# [AIM OF THE EXERCISE]
Lines from the one containing "Take a look" through the final line of the records below are needed, copied exactly, with no pictures.

*** Opening STUDY MATERIAL ***

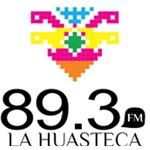 La Huasteca - XHRRR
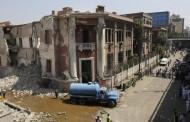 Vašington osudio napad na italijnski konzulat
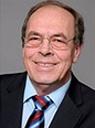 Hans-Dieter Kottmeyer - Landeslehrlingswart - Aus- und Weiterbildung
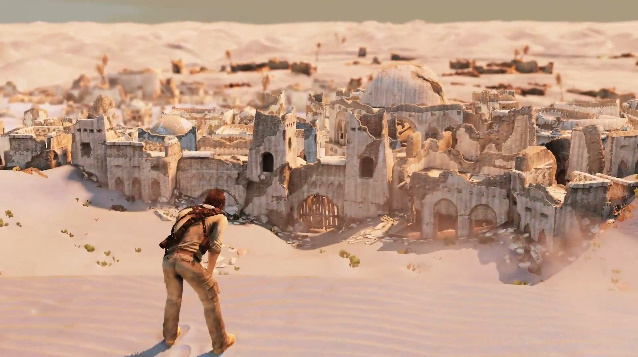 http://images2.wikia.nocookie.net/__cb20110610171806/uncharted/images/3/33/Settlement.png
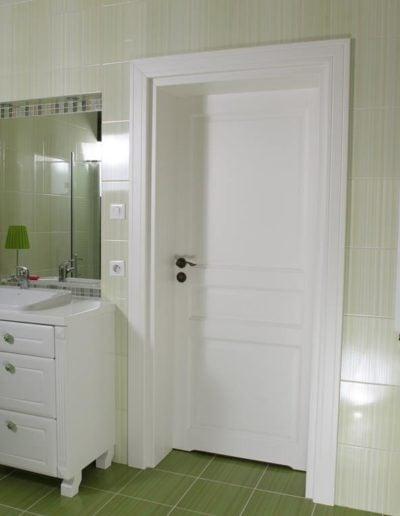 Salon Drzwi I Okien W Olsztynie Atrakcyjne Ceny Dar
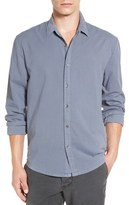 James Perse Men's 'Classics' Cotton Lawn Shirt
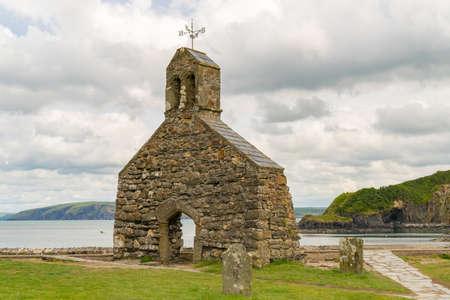 Cwm-yr-Eglwys, Dyfed, Wales, UK - May 21, 2017: Church ruin at the Pembrokeshire coast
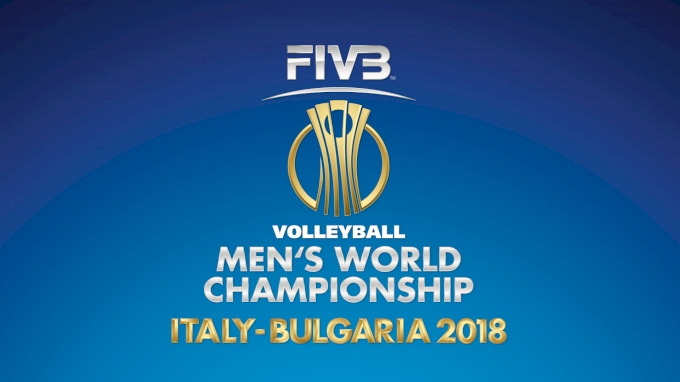 picture of The 2018 FIVB Men's World Championship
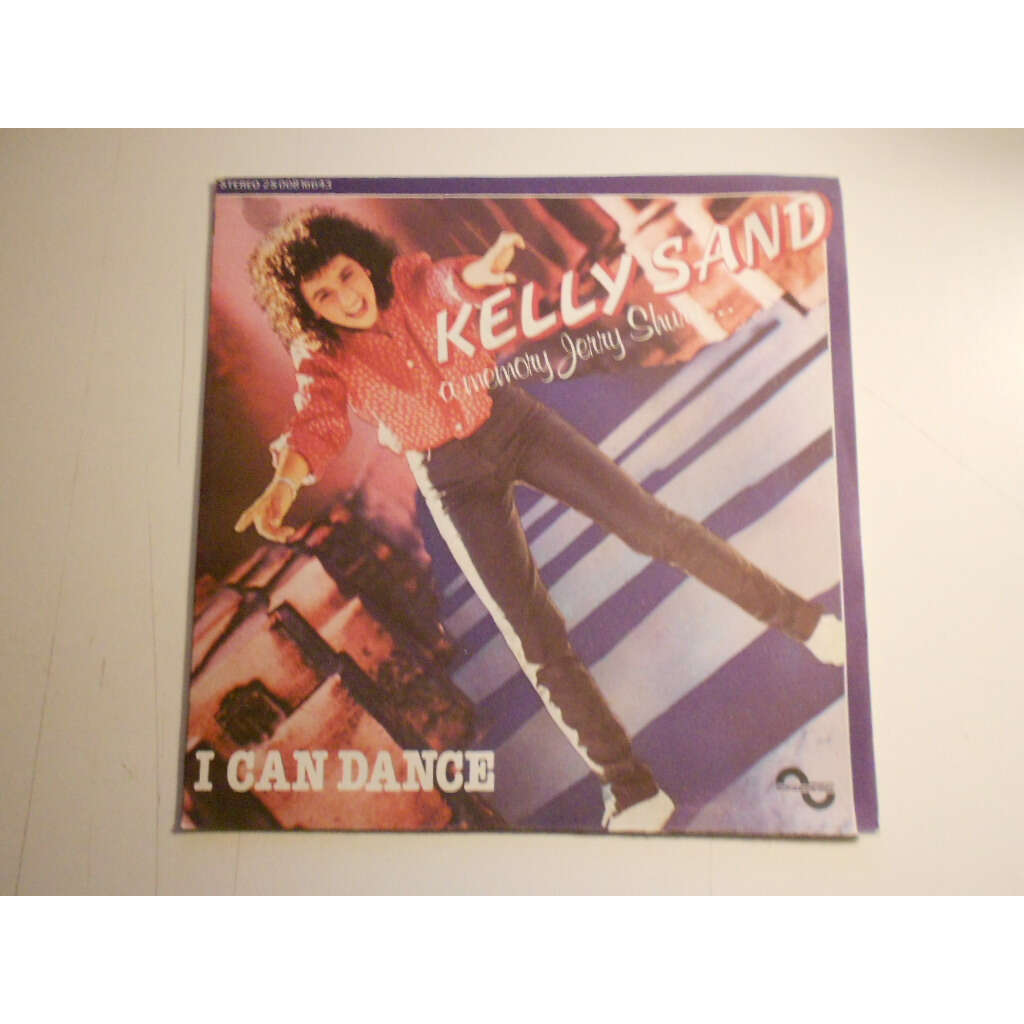 kelly sand i can dance § i want to go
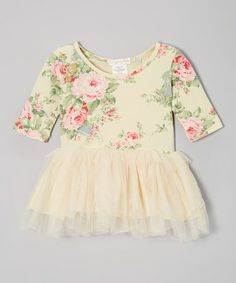 Take a look at this Beige Floral Tutu Long-Sleeve Dress - Infant & Toddler by Designer Kidz on #zulily today!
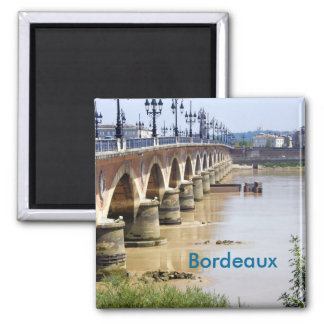 Bordeaux, France Magnet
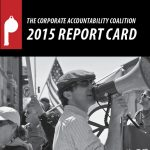 2015_cac_report_card_cover.jpg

*** Closing STUDY MATERIAL ***

# [RESULT BELOW]
 Take a look at this Beige Floral Tutu Long-Sleeve Dress - Infant & Toddler by Designer Kidz on #zulily today!
 Bordeaux, France Magnet
 2015_cac_report_card_cover.jpg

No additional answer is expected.